Skylarks and life lessons
It always started with the click of boots in the darkness.
“I climbed off the bus late at night and I heard in the distance the click, click, click of boots on the pavement as our seniors marched in unison towards us,” recalls Ken Tanner, Royal Roads Military College (RRMC) Class of 1972, of the sound ingrained in every cadet’s memory.
“This sound of feet marching, drill boots coming up Neptune stairs,” echoes Laurie Gibbon, Class of 1988. “You can’t see them, you can just hear them.”
When the marching stopped the recruits got their introduction to life at RRMC. They had travelled across the country by bus, cattle truck, train, plane and boat. With diverse backgrounds they came together for what some described as the the shock of their lives. In an instant, the young men and women went from high school to university, home life to dorm life, and, most significantly of all, from civilian life to military life.

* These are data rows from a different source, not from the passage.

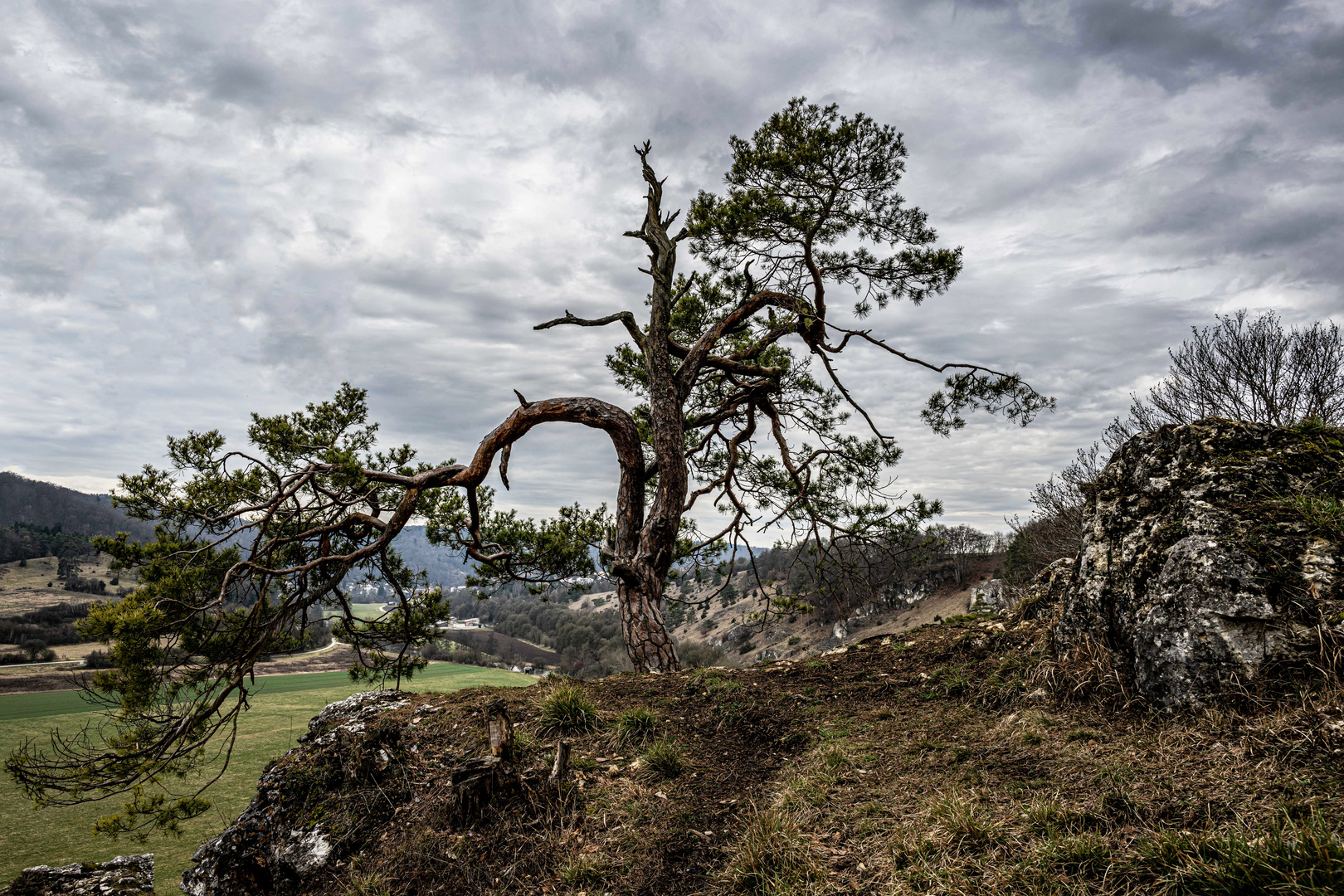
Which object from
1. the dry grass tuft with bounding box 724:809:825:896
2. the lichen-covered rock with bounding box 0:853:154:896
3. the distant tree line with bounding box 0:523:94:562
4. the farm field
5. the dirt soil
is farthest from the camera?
the distant tree line with bounding box 0:523:94:562

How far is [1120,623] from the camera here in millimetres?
4062

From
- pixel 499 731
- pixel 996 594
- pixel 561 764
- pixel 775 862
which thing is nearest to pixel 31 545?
pixel 499 731

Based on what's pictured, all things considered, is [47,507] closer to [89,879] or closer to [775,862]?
[89,879]

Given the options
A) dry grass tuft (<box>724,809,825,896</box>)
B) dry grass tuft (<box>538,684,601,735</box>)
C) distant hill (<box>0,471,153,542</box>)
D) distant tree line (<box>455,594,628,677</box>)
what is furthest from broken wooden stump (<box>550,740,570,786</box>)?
distant hill (<box>0,471,153,542</box>)

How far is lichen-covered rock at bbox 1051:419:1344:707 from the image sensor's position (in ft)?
10.5

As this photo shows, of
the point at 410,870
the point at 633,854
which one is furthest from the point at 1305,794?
the point at 410,870

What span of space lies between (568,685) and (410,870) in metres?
A: 2.21

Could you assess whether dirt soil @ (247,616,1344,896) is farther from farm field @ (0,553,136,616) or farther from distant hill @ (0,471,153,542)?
distant hill @ (0,471,153,542)

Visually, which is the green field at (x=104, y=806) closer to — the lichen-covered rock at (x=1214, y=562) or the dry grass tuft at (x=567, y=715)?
Answer: the dry grass tuft at (x=567, y=715)

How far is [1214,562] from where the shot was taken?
3535 millimetres

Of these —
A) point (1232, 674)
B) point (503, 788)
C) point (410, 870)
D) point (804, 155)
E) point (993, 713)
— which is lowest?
point (410, 870)

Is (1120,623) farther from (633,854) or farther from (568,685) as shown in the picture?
(568,685)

From 1940 to 1995, Royal Roads served as a training institution for military officers. Originally opened to train naval reserve officers for service in the Second World War, it was soon expanded to provide a military and academic education for all three military services. The campus is a unique learning environment, with heritage buildings, manicured gardens and acres of forest. “My heart is there,” says Kathryn Hodgson, Class of 1995. “That is the only place in the world where I have ever gone where I just feel calm.”
That didn’t mean the days were easy. The hours were long, with rigorous schedules for military training, academics and sports. Cadets, known as Royal Roads Roadents, quickly learned that the only way to get through it was together.
“You had to rely on each other to succeed,” says Don Lovell, Class of 1972. “You couldn’t do it alone.”
Of course, those who work hard play hard. Good-natured pranks, or skylarks, were common place as cadets looked for creative ways to blow off steam. It didn’t matter how tired you were, skylarks were another manifestation of the team approach to life and everyone took part.
In 1995, RRMC closed and Royal Roads University opened as a public post-secondary institution. A celebration is planned for 2015 to mark the combined 75th anniversary of outstanding
education between the two institutions. The university also honours RRMC’s legacy through ongoing events and projects, including the creation of documentaries capturing what life at RRMC was like, which will air on CHEK TV on Nov. 11.
The educational experience now delivered through Royal Roads University has evolved in many ways, but a dedicated adherence to teamwork, leadership and achieving more than you thought possible is still fundamental.
In many ways the targets they set at RRMC were unachievable, says Dean McFadden, Class of 1978. It wasn’t about the achievement, though.
“I don’t want people setting realistic targets. I want them setting targets they really need to stretch for. You may not get the whole way there but you will get lots of the way down that road. That’s a lifestyle,” he says. “That’s Royal Roads.”